On Friday the World Bank London office had a meeting on ‘the Future of Aid’. The meeting was, according to the tortuous language of the invitation, “conducted in an informal manner with interested stakeholders from governments, civil society, private sector, media and academia with a view to explore new ideas on how best to explore cooperation between European actors and the World Bank Group in addressing these challenges.”
Annoyingly the meeting was held under The Chatham House Rule which means I am not allowed to report who said what. (Tangential thought: I am considering ignoring this in future if the invitation does not make it clear that this is the basis on which the meeting is being held.) I am allowed to tell you that the group included people from ODI (Simon Maxwell & Andrew Rogerson), a co-author of Philanthrocapitalism (Mike Green), DFID (Paul Healy Healey & Laura Kelly), the EBRD (Erik Berglöf, Gaspard Koenig & Hans Peter Lankes), and representatives from KPMG (John Burton), ActionAid (Lucia Fry), Save the Children UK (Jessica Espey & Kate Dooley) and BOND (Joanna Rey).
It turned out to be an interesting discussion.
First, there was considerable pessimism about the public’s appetite for aid. Opinion polls depend heavily on how you ask the question, but a common theme seems to be that the public’s concern for poverty and development is stable and quite high; while the public’s confidence in government aid is falling rapidly. There are several reasons why these may be diverging, which are not mutually exclusive. Declining support for aid spending may be the effect of the economic downturn; it may reflect a trend towards public distrust of bureaucracies; it may be the long term consequence of aid’s failure to live up to its supporters’ excessively grandiose claims of what it can achieve. There was some debate about whether a greater focus on ‘results’ could reverse this. Hardly anyone seriously argued that declining public support is merely a temporary consequence of the economic downturn which will reverse automatically when incomes start to grow again.
A second interesting theme was the tension between more effective aid, and aid which donors are willing to provide. It is possible that as the system shifts towards greater recipient country control of how aid is used (as envisaged under the Paris Declaration), so support for aid in donor countries declines. If you can’t use aid to promote your economic, commercial, security and strategic interests, then you might not want to give it at all. Bertin Martens memorably pointed out that the end of structural adjustment programmes in the 1980s (under which donors attempted to impose various policies on recipient countries) was followed by sharp decline in aid in the early 1990s. If you see the aid relationship as an equilibrium between the interests of the donors and the interests of the recipients, and if the Paris Declaration is an effort to move away from this equilibrium by reducing the power of donors and increasing the power of recipient countries, then perhaps declining aid budgets today are a consequence these modest moves away from the equilibrium. There is almost no public support for budget support (a form of aid which embodies many of the Paris principles) and budget support may now in retreat – so perhaps the aid system was temporarily pulled from its equilibrium by Paris, and may now be heading back to it again.
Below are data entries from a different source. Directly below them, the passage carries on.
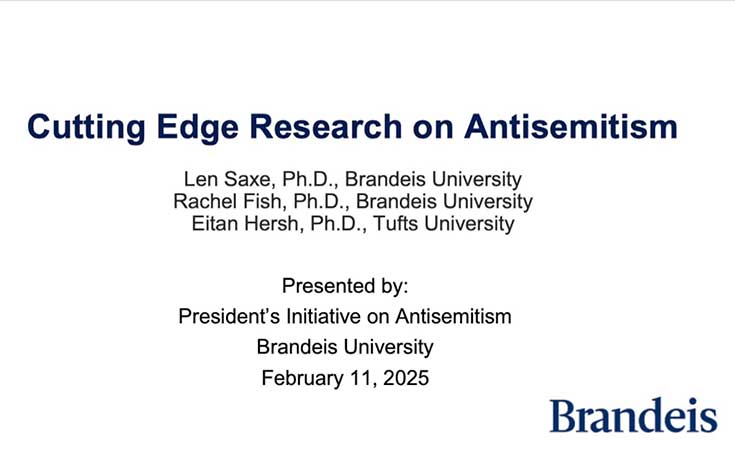 Cutting Edge Research on Antisemitism

Len Saxe, Ph.D., Brandeis University
Rachel Fish, Ph.D., Brandeis University
Eitan Hersh, Ph.D., Tufts University

Presented by:
President's Initiative on Antisemitism
Brandeis University
February 11, 2025

Brandeis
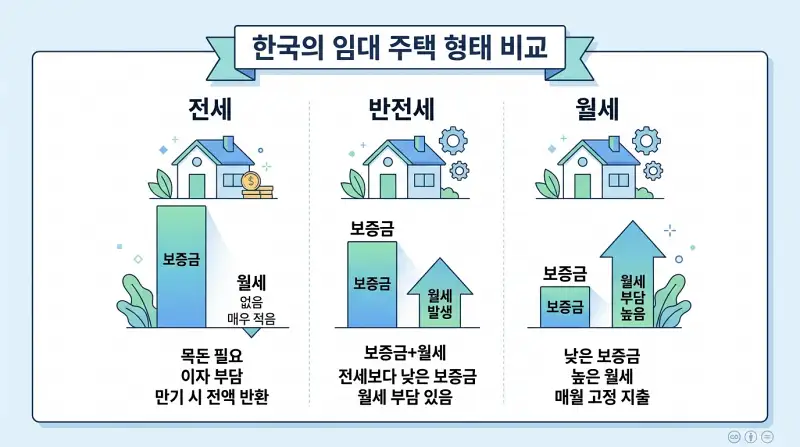 한국의 임대 주택 형태 비교

전세

보증금

월세
없음
매우 적음

목돈 필요
이자 부담
만기 시 전액 반환

반전세

보증금

보증금

월세
발생

보증금+월세
전세보다 낮은 보증금
월세 부담 있음

월세

보증금

보증금

월세
부담
높음

낮은 보증금
높은 월세
매월 고정 지출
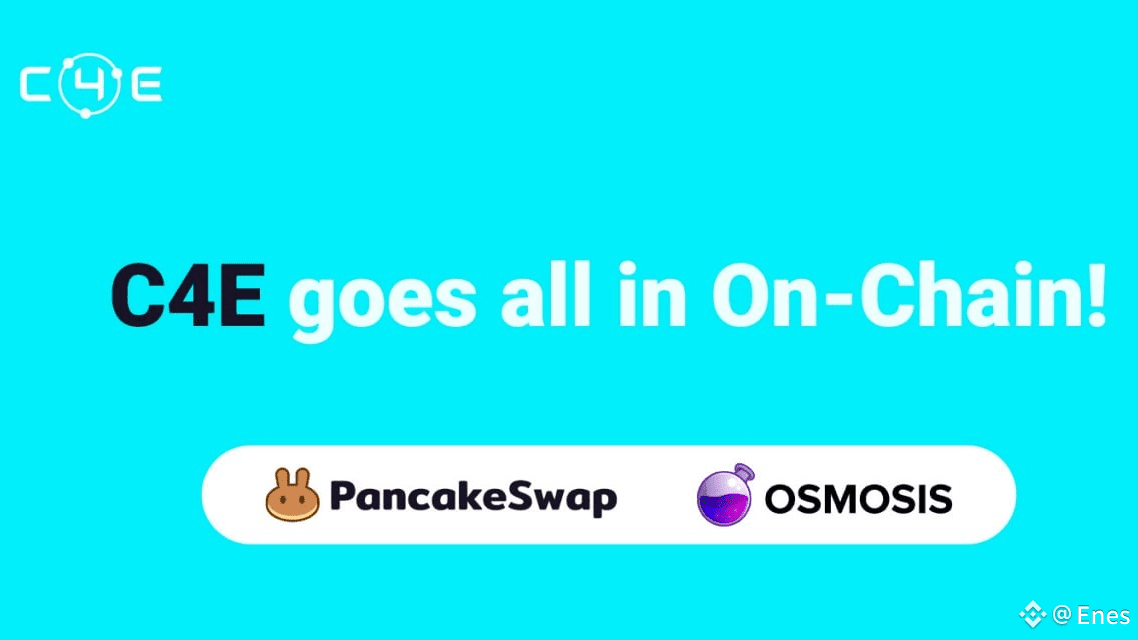 C4E

C4E goes all in On-Chain!

PancakeSwap OSMOSIS

@ Enes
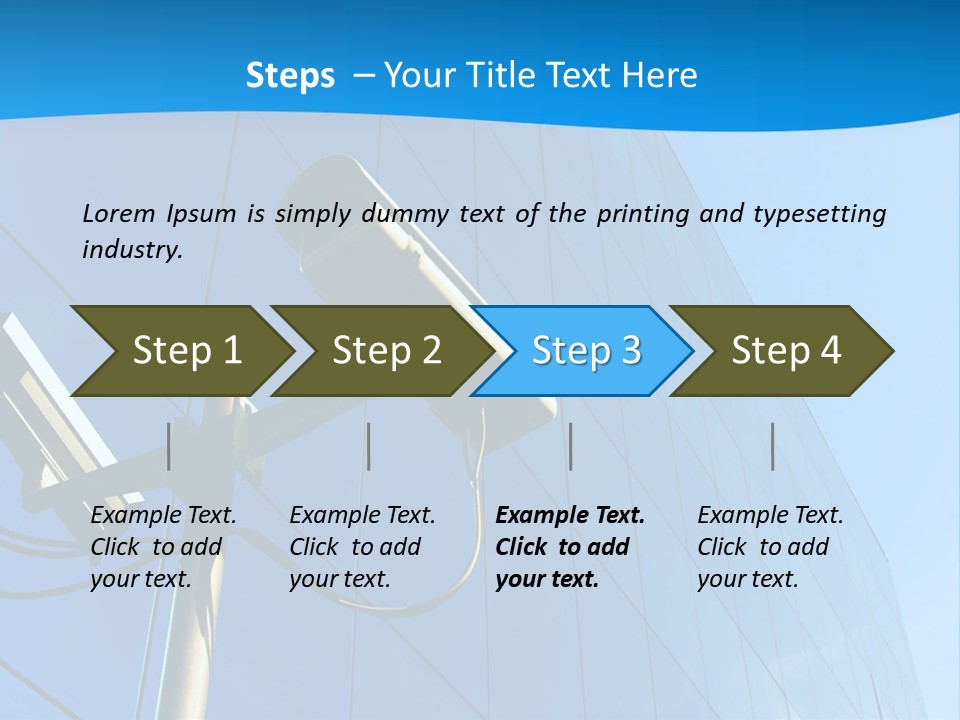 Steps – Your Title Text Here

Lorem Ipsum is simply dummy text of the printing and typesetting industry.

Step 1

Step 2

Step 3

Step 4

Example Text. Click to add your text.

Example Text. Click to add your text.

Example Text. Click to add your text.

Example Text. Click to add your text.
In other words, there may be a choice between an abundance of somewhat ineffective aid which balances the interests of recipients and donors, and aid which is less conducive to the interests of donors, more effective at reducing poverty, but much less abundant. Aid agencies have a stronger internal interest in abundance than in effectiveness, and so will tend to support a return to the equilibrium in which aid is popular and plentiful, but not tremendously effective.
The third theme was the most interesting. Mike Green recalled an idea from Empire, a ghastly book published in 2000 by Antonio Negri and Michael Hardt, which suggested that activists may organize themselves as a ” post-modern posse”. Mike suggested that, in the absence of effective mechanisms for global governance to provide public goods in a rules-based system, we are left tackling these problems in temporary coalitions, or posses, which come together outside formal structures and without formal legitimacy. Examples range from the coalitions of the willing which come together to support military intervention, to the vertical funds which have proliferated in the aid industry. (Mike was not suggesting that this was desirable, but pointing out that this may be what happens in a second-best world without effective global institutions). This idea clearly resonated with the group, which recognised the applicability of the metaphor as a description of today’s development system. (Update: more on the ‘posse’ idea from Mike Green and Matt Bishop here.)
My own view, for what it is worth, is that:
- we should consciously reposition aid as support to those who are most marginalised to provide them with access to key services such as food, water, health and education, and move away from the idea that the purpose of aid is to accelerate economic development;
- that’s not because economic development isn’t an important objective; but it may not be the best use of aid;
- the main things that industrialised countries can do to promote economic development in the developing world may be changes in other policies ‘beyond aid’ such as trade, climate change, migration, climate change, cooperation on tax, tackling corruption and illicit financial flows; and arms sales;
- some organisations which profess to be interested in development are too heavily focused on aid and not enough on how we can improve these other policies.